Williams continued to provide voices in other animated films, including FernGully: The Last Rainforest (1992), Robots (2005), Happy Feet (2006), and an uncredited vocal performance in Everyone's Hero (2006). He also voiced the holographic Dr. Know character in the live-action film A.I. Artificial Intelligence (2001).
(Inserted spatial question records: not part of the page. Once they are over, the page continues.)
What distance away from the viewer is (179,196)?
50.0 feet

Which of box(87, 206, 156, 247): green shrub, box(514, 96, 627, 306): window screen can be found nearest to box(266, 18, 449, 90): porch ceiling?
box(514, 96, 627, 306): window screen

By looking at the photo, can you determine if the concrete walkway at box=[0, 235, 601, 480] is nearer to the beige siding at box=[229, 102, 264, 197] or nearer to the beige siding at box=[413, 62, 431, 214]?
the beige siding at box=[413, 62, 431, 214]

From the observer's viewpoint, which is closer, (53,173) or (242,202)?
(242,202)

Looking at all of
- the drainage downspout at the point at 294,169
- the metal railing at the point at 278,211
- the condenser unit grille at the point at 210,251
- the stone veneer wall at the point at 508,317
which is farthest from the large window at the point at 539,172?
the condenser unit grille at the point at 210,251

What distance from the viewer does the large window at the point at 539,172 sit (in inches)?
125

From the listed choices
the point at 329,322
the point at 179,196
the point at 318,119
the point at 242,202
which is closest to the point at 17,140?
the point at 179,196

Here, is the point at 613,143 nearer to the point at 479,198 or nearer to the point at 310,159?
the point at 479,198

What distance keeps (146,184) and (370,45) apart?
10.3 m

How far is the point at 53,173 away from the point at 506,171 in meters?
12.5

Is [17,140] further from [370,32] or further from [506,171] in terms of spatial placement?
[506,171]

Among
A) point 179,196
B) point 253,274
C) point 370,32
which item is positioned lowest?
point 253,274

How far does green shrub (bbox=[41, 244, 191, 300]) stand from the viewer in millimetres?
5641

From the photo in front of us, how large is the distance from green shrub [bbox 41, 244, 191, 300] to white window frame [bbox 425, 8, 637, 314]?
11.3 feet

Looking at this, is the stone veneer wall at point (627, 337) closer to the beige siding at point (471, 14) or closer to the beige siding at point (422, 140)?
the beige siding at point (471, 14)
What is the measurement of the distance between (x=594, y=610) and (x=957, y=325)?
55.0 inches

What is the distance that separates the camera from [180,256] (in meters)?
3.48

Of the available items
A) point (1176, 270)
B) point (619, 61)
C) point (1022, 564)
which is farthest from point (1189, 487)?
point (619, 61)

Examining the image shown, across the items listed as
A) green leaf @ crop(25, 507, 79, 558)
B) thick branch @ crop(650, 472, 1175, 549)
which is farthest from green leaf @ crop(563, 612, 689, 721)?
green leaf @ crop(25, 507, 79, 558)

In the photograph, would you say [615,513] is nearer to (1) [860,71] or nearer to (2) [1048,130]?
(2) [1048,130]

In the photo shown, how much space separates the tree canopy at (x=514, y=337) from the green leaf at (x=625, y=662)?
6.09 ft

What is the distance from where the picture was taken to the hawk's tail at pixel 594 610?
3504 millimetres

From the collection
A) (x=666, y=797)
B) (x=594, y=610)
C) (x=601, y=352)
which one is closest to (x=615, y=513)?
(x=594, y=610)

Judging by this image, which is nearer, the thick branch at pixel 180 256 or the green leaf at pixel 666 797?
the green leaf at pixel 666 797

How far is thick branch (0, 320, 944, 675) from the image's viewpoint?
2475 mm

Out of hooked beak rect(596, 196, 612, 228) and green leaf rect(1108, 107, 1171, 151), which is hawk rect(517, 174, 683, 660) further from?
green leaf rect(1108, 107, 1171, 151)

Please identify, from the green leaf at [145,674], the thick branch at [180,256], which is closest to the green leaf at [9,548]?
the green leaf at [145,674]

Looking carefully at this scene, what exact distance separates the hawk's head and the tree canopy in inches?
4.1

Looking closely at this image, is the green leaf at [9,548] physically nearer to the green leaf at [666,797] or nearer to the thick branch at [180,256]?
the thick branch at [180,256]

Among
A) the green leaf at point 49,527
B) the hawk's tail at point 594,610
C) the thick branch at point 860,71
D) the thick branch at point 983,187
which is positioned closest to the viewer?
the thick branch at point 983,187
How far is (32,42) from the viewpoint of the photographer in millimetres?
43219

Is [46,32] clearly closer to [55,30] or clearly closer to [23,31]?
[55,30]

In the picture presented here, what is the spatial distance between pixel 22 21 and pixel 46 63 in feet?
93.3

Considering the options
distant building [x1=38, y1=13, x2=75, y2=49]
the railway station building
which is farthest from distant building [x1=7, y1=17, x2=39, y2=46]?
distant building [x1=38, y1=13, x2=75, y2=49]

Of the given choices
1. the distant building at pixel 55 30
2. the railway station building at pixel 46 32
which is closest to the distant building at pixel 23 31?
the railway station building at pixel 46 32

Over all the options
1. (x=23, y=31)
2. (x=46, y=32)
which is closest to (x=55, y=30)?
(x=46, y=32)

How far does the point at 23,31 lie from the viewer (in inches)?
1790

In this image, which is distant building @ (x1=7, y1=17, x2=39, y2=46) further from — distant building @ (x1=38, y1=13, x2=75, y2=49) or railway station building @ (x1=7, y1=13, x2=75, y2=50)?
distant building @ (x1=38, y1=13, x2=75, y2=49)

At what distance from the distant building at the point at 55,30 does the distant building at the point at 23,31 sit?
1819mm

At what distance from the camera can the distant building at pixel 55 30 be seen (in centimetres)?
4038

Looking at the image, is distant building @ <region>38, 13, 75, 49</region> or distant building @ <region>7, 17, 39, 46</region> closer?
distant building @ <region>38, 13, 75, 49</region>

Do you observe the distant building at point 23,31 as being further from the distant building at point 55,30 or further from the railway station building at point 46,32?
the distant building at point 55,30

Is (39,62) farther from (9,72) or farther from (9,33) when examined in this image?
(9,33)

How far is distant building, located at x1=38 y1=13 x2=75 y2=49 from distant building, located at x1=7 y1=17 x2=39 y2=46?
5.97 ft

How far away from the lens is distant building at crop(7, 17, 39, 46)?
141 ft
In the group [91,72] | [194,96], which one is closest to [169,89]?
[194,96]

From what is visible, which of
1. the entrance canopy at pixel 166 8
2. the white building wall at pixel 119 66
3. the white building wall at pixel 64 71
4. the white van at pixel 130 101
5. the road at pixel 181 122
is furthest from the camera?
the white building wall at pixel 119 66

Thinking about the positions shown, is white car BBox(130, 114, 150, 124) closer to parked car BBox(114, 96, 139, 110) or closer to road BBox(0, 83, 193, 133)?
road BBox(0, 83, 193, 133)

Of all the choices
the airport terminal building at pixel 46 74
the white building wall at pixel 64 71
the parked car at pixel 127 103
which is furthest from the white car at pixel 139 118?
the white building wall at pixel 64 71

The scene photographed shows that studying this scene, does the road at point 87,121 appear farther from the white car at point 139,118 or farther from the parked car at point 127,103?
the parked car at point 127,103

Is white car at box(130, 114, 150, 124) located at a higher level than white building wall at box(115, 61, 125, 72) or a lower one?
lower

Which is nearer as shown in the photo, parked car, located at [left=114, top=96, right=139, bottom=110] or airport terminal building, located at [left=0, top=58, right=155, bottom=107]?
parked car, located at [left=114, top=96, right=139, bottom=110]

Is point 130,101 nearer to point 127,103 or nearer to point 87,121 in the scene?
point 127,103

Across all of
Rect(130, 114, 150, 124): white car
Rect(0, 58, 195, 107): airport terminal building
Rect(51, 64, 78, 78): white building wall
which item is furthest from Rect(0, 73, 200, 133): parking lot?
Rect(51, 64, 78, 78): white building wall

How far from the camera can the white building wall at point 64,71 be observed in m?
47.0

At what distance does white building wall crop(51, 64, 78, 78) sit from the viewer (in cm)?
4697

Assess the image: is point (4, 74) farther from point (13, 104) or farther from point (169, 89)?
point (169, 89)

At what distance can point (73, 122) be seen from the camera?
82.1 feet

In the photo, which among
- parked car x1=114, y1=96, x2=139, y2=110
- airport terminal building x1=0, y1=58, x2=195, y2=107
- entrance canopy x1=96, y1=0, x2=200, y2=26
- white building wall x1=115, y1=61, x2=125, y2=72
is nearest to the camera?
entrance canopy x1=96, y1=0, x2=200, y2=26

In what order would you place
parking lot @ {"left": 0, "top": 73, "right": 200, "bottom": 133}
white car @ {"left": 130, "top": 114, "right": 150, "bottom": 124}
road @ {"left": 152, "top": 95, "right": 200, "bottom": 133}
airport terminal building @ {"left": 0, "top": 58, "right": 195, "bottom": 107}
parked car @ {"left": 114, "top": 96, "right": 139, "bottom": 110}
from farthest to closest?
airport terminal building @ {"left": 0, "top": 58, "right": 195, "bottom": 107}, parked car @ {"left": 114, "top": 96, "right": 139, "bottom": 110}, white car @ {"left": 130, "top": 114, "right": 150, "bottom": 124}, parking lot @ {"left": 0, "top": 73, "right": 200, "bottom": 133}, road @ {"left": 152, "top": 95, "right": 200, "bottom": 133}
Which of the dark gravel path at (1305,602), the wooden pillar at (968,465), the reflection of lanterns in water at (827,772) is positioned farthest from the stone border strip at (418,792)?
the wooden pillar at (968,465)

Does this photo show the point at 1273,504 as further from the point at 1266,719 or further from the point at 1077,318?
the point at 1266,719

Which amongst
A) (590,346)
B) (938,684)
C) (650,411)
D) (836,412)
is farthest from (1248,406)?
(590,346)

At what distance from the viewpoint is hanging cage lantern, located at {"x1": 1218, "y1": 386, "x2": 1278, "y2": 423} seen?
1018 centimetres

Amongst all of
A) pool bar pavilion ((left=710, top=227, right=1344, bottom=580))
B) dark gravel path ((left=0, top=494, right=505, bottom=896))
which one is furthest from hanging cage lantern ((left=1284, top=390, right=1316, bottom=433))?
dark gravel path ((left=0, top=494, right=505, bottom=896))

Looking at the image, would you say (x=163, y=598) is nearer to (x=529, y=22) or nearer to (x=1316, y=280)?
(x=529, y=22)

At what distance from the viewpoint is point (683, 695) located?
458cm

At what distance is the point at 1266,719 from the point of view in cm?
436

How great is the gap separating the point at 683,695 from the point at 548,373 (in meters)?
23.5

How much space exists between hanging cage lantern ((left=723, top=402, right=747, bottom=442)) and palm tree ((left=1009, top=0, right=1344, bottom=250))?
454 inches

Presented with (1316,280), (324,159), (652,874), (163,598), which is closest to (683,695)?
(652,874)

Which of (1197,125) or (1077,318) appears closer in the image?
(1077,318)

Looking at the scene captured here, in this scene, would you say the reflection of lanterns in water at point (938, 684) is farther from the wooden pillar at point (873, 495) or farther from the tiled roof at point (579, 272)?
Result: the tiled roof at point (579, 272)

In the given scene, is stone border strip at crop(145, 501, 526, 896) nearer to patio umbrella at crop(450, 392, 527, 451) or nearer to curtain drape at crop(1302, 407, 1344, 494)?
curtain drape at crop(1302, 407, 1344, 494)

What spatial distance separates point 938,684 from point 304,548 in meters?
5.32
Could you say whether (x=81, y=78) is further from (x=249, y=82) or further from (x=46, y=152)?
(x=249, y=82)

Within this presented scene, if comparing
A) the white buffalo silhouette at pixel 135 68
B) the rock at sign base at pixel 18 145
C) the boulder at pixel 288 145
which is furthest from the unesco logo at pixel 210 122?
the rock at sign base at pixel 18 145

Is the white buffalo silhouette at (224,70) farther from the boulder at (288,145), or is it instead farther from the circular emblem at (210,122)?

He was the voice of The Timekeeper, a former attraction at the Walt Disney World Resort about a time-traveling robot who encounters Jules Verne and brings him to the future.[84]

Williams was a devoted fan of Issac Asimov, and his interest in Asimov was reflected in his selection of the lead role in the 1999 film Bicentennial Man, the story of a robot that seeks to become human over 200 years, which was based on the 1976 Asimov short story The Bicentennial Man. [85] [86]In 2006, he starred in The Night Listener, a thriller about a radio show host who realizes that a child with whom he has developed a friendship may or may not exist; that year, he starred in five movies, including Man of the Year,[72] was the Surprise Guest at the Nickelodeon Kids' Choice Awards[87] and appeared on an episode of Extreme Makeover: Home Edition that aired on January 30, 2006.[88]

At the time of his death in 2014, Williams had appeared in four movies not yet released: Night at the Museum: Secret of the Tomb, A Merry Friggin' Christmas, Boulevard and Absolutely Anything.